The rail authority now estimates that the complete 500-mile project will cost up to $128 billion. Not every state lawmaker is onboard. “Californians have lost faith in this project, and the Legislature has lost faith as well,” said Assembly Member Vince Fong, R-Bakersfield. Senate Minority Leader Brian Jones, R-Santee, posted on Twitter that “it’s time to pump the brakes on the hot mess express and defund” the bullet train.
Under the terms of Proposition 1A, the bond measure that launched the high-speed rail project in 2008, the bullet train must be able to operate without a public subsidy. However, the latest project update report indicates new challenges on that front. According to updated estimates of ridership, 31.3 million passengers are expected to take the bullet train between San Francisco and Los Angeles in 2040. That’s about 7.3 million fewer than previously estimated.
The High-Speed Rail Authority pointed to lower population and employment growth forecasts, as well as a general decline in transit ridership in California, as the cause of the lower ridership projections. The agency claimed that despite the drop-off, high-speed rail between Merced and Bakersfield “will nearly double current rail ridership” between those cities.

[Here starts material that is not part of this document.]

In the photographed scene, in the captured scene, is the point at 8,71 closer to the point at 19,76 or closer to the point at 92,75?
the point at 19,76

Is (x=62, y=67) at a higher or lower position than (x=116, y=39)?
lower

Taxpayers may wonder if doubling the existing rail ridership between Merced and Bakersfield is worth the roughly $35 billion that the 171-mile “early operating segment” is now projected to cost. Experience suggests it could be even more by the time the segment is completed, estimated to happen by the end of 2030.
That’s a key date, because no ongoing funding has been identified for the construction of the rest of the project beyond 2030. Currently, construction of the bullet train is largely funded by the state’s “cap-and-trade” program, which requires utilities, refineries and other companies to buy permits to emit greenhouse gases. A 2014 law dedicated 25% of the revenue raised from selling the permits to building high-speed rail. However, the cap-and-trade program, which adds an estimated 23 cents to the price of a gallon of gasoline, expires in 2030.
In the High-Speed Rail Authority’s latest report, chief executive officer Brian Kelly, whose 2021 salary and benefits totaled more than $535,600, called on lawmakers to provide “an answer on how this project will be funded after 2030.” He wrote that “megaprojects that last for decades need long-term, stable funding.”
“Funding” is a word that government officials often use when what they really mean is “tax increase.”
You can count on the Howard Jarvis Taxpayers Association to be vigilant on this issue. Regardless of what it is called by high-speed rail proponents, we will fight against anything that raises the cost of living for Californians in order to extend the bullet train boondoggle.